TEMPO.CO, Jakarta - Kementerian Koordinator bidang Perekonomian mengancam akan menerapkan denda kepada Badan Usaha (BU) Bahan Bakar Nabati (BBN) dan BU Bahan Bakar Minyak (BBM), maupun pihak lainnya jika terbukti menghambat penyaluran Biodiesel 20 persen (B20).
Baca: Mobil Toyota Siap dan Aman Menggunakan Biodiesel B20, Asal..
Menko Perekonomian, Darmin Nasution, memastikan pihaknya selalu mengevaluasi secara berkala penerapan kebijakan tersebut sejak awal penerapannya. "Kita percepat (realisasi kebijakan) dendanya supaya tidak dianggap mudah terus," kata Darmin di Jakarta, Rabu 26 September 2018.
Menurut dia, pasokan bahan baku pembuatan B-20, yakni Fatty Acid Methyl Esters (FAME) kepada distributor seperti PT Pertamina (persero), masih minim. "Maksimum dalam dua pekan ini, kami akan memutuskan, siapa yang akan kena denda, (apakah) BU BBM atau BU BBN yang kelapa sawit," ucapnya.
Pemerintah mengawasi perluasan penggunaan B-20 secara ketat. Mekanisme denda pun direncanakan lewat Peraturan Menteri Energi dan Sumber Daya Mineral Nomor 41 Tahun 2018 tentang Penyediaan dan Pemanfaatan Bahan Bakar Nabati Jenis Biodiesel Dalam Kerangka Pembiayaan Oleh Badan Pengelola Dana Perkebunan Kelapa Sawit, yang terbit pada akhir bulan lalu.

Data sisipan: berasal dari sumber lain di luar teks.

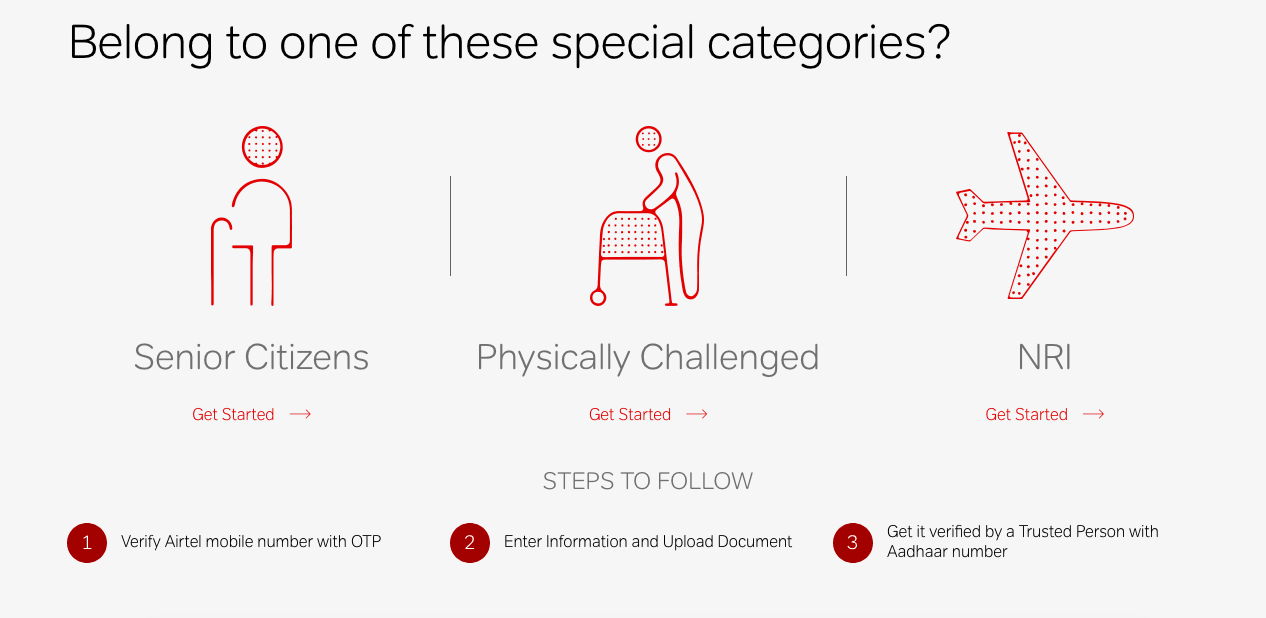 Belong to one of these special categories?

Senior Citizens

Get Started →

Physically Challenged

Get Started →

NRI

Get Started →

STEPS TO FOLLOW

1 Verify Airtel mobile number with OTP

2 Enter Information and Upload Document

3 Get it verified by a Trusted Person with Aadhaar number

Denda sebesar Rp 6 ribu per liter volume BBN jenis Biodiesel akan menjadi hantaman untuk badan usaha yang tak menjalankan mandatori pencampuran BBN dan solar. Pencabutan izin bisa dilakukan usai tiga kali upaya peringatan. Peninjauan juga dilakoni Direktorat Jenderal Energi Baru Terbarukan dan Konservasi Energi Kementerian melalui silent audit terhadap penyedia BBM public service obligation (PSO), sektor transportasi non PSO, pertambangan, hingga ketenagalistrikan.
Direktur Logistik, Supply Chain, dan Infrastruktur Pertamina, Gandhi Sriwidodo, memaparkan lemahnya pasokan bahan baku B20 saat bertemu Dewan Perwakilan Rakyat, kemarin. Pengiriman FAME ke Pertamina kata dia, baru mencapai 62 persen dari jumlah yang ditargetkan pada bulan ini.
"Realisasi penerimaan itu baru 224,6 ribu kiloliter (KL), ada sekitar 100 ribuan KL belum kami terima," ucapnya.
Pada 17 hari pertama sejak hari pertama perluasan B20, hanya 135 ribu KL FAME yang diterima Pertamina, jauh dari rencana 359.734 KL. Pasokan FAME ke beberapa terminal BBM (TBBM) Pertamina di sejumlah kawasan seperti Kupang, Tanjung Uban, Bau-Bau, dan Makssar pun dinilai lamban.
"Ya, tapi paling masalah kapal pengangkut atau cuaca, lalu terkait masa produksi (FAME)," katanya.
Gandhi sempat mengusulkan agar FAME untuk PSO dan non-PSO dipasok oleh satu pihak saja. "Bisa mempermudah administrasi dan operasional penimbunan, pencampuran, dan penyaluran FAME di lokasi Pertamina," kata dia.
Perlu diketahui bahwa Pertamina memiliki 60 TBBM penerima stok FAME. Sebanyak 45 unit diantaranya dipasok langsung dari TBBM utama yang berada di tujuh lokasi strategis.
Adapun Ketua Harian Asosiasi Produsen Biofuel Indonesia (Aprobi), Paulus Tjakrawan, mengatakan penyaluran biodiesel terkesan lamban akibat masa transisi kebijakan. Pemasok bahan baku, kata dia, masih harus menyesuaikan segala aspek distribusi, seperti kapal dan rute pengiriman.
"Permasalahan tiap wilayah berbeda, tapi kami harap bisa optimal," katanya kepada Tempo.